The last 20 years or so have been very difficult years for HIV-infected mothers and health-care workers because of the huge dilemma around infant feeding. Mothers faced the situation of a chance of infecting their child if they breastfed. This fear drove international agencies and many countries to promote formula feeding and even distributed it for free, leading to many HIV-infected women opting for formula feeding. Soon the toll of this policy began to be felt, as formula fed infants began to succumb to malnutrition and death from diarrhea and pneumonia.
Many of us scientists were desperate to find a way out for HIV-infected mothers and find ways of making breastfeeding safer. Slowly the research began to provide answers -- the first glimmer of hope was the evidence that exclusive breastfeeding in the first six months (as opposed to mixed breastfeeding) considerably reduced the risk of HIV transmission. More recently, strong evidence was provided that if mothers received ARVs during the breastfeeding period, the infant was very unlikely to become infected. This was a huge breakthrough and led to WHO and UNICEF strongly recommending breastfeeding for HIV infected mothers, provided they were receiving ARVs and being encouraged to practice exclusive breastfeeding in the first six months.
After years of working with HIV-infected mothers and their children and seeing their pain of either having to deny their infants the right to breastfeeding or having to feel guilty about breastfeeding this is victory time for me.
What a happy time to be able to watch HIV-infected mothers confidently enjoying the intimacy of the mother-child bond. Apart from the well-documented benefits for the child, there are also wonderful benefits for the mother as well. For example, during breastfeeding mothers produce the hormone oxytocin, which is a "feel good" hormone, leaving mothers less likely to become depressed. Additionally, the breastfeeding mother is at reduced risk for breast and ovarian cancer.
A strange stigmatization of breastfeeding as abnormal, disgusting or backward has also crept into society. All too often, from across the globe, we still hear stories about mothers who are prevented from breastfeeding in public areas, and this even in cities and states where breastfeeding in public is a legally enshrined right! The online space mirrors this same stigmatization of breastfeeding. There are enough examples of mothers who've protested social media platforms banning pictures of them nursing their babies. Yet, these same platforms have been happy to display the naked female breast. The message one gets from this is that it's okay to have the female breast on display, just don't have an infant attached to it!
Infant food companies and their marketing juggernaut of attractive and convincing advertisements which undermine the scientifically proven superiority of human milk over their artificial substitutes have succeeded in pushing breast milk and breastfeeding to the margins of many societies.
As important as babies receiving breast milk is the support and encouragement that mothers need from their support system: families, healthcare providers, communities and society at large, in order to breastfeed.

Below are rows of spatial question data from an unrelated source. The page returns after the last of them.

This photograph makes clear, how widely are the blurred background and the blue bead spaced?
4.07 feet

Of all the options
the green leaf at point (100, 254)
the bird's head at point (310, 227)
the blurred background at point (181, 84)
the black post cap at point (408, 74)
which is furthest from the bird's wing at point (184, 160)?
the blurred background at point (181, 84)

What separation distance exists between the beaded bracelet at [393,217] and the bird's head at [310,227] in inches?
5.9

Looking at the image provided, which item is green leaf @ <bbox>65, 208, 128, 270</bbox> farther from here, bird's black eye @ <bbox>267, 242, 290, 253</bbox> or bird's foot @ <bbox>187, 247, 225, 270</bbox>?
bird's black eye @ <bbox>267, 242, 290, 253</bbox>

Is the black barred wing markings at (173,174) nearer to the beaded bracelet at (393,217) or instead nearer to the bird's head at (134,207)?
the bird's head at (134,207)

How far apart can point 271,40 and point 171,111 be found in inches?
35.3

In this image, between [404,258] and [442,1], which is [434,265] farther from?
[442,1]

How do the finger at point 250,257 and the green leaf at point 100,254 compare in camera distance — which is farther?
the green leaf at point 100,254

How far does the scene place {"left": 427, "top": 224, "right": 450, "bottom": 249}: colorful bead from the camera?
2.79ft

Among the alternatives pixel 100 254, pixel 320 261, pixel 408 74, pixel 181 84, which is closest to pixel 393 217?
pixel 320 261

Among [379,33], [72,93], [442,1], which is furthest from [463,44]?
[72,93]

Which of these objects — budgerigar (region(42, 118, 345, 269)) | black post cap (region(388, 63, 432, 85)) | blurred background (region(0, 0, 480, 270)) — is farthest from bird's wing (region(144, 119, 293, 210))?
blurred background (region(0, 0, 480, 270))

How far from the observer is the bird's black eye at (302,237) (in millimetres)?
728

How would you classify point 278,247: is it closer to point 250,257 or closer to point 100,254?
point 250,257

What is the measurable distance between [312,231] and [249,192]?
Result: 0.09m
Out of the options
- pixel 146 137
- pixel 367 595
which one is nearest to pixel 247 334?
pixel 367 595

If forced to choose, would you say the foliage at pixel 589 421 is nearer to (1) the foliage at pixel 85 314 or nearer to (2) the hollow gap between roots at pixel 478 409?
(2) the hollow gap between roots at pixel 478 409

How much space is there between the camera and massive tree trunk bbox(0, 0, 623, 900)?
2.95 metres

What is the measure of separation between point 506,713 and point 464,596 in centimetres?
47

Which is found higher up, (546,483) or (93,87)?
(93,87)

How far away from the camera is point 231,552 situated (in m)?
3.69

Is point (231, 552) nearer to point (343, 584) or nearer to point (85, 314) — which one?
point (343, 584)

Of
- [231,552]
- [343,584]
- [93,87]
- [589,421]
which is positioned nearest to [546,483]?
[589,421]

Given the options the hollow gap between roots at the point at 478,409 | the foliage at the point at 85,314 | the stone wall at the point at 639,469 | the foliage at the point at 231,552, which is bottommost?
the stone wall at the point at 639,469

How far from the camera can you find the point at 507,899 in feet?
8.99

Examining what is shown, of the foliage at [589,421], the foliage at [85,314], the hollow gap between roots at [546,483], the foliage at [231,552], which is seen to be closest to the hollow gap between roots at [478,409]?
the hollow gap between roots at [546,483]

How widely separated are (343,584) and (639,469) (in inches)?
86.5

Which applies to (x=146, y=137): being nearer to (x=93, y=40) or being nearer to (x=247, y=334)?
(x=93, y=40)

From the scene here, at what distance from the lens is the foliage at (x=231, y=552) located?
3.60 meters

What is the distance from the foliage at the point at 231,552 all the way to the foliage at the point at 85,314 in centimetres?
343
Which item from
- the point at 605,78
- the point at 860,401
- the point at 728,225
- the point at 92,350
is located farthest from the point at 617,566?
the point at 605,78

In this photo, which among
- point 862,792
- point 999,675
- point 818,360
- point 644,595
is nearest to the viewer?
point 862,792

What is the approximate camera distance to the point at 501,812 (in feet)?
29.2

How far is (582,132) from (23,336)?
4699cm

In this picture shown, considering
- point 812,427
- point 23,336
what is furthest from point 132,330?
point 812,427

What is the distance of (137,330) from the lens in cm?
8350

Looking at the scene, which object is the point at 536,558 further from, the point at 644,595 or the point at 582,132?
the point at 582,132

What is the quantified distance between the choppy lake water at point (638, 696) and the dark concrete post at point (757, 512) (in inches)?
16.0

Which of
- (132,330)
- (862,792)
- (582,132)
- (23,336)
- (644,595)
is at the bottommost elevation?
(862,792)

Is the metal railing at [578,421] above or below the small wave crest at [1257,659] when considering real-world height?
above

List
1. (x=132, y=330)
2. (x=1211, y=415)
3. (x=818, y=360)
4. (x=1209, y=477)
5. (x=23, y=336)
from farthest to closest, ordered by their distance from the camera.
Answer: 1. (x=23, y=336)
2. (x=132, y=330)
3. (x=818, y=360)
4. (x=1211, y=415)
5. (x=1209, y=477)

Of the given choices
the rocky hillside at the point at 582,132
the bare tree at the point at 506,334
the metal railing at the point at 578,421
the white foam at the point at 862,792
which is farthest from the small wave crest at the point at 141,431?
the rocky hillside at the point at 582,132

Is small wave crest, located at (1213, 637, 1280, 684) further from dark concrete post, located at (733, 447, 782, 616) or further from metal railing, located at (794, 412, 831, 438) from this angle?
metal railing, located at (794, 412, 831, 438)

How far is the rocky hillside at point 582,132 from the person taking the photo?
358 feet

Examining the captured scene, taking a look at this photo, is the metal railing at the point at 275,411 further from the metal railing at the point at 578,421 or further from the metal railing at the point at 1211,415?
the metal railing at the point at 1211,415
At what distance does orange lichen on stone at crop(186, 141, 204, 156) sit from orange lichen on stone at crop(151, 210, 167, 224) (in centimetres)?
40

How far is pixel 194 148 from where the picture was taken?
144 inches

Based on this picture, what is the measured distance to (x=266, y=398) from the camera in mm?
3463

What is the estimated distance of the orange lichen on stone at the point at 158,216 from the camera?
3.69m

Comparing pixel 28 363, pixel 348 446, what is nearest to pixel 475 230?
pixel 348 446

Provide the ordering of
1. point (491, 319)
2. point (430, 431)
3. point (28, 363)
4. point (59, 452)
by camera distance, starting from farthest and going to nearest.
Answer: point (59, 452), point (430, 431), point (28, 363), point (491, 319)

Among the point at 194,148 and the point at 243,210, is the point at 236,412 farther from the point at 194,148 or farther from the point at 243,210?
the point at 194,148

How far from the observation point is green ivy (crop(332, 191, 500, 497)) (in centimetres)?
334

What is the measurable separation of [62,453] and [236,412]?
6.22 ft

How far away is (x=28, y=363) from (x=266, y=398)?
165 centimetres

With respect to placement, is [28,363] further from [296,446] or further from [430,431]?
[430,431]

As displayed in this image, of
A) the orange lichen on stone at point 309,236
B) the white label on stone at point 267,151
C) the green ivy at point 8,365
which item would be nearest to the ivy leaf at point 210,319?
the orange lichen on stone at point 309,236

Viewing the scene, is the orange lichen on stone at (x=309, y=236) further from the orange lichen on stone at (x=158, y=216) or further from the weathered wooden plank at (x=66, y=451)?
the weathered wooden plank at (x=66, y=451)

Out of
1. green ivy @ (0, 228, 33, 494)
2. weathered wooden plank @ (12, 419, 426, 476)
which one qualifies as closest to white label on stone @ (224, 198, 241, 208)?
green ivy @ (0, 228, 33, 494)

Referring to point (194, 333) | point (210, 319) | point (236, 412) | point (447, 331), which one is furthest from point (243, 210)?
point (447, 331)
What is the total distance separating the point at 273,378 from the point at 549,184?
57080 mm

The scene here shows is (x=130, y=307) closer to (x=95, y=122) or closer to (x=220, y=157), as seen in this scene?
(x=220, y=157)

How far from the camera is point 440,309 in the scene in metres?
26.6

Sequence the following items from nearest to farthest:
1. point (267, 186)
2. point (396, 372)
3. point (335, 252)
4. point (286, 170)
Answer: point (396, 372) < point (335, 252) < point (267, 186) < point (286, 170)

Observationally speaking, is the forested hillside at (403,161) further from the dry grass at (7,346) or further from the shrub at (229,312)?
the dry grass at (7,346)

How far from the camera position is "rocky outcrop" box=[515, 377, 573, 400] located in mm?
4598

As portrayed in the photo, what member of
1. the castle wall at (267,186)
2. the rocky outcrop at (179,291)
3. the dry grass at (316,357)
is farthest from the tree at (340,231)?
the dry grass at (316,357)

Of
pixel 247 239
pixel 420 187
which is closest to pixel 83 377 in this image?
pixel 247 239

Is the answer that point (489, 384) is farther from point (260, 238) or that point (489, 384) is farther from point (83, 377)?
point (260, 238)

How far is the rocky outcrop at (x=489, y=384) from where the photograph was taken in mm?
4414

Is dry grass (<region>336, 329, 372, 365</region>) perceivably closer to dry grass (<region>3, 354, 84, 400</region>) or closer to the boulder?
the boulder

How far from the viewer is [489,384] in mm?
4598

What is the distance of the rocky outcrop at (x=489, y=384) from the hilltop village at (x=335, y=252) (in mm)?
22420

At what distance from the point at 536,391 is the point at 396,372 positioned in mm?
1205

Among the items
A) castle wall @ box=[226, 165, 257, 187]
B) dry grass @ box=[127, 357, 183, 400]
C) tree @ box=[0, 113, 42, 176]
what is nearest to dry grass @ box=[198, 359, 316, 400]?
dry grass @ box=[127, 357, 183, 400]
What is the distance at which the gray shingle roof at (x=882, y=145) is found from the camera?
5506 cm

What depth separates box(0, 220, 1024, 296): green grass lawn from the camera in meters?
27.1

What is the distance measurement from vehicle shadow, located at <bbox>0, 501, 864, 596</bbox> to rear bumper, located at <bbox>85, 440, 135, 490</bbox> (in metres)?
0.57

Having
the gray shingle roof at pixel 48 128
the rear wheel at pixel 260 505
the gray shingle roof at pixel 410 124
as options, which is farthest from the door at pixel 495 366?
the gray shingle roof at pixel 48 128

Meaningful support requires that this support system is well informed about breastfeeding and that private and public spaces are conducive to nursing mothers and their babies. I want to encourage communities to support mothers to be able to breastfeed confidently and to prevent the infant food companies from unscrupulously putting pressure on mothers (and health care workers) to give their babies formula milk and baby foods before the age of six months.
Our children are our future and each of us -- peers, health workers, legislators -- has a responsibility in whatever way we can to allow these children to grow up healthy, as they were created to be.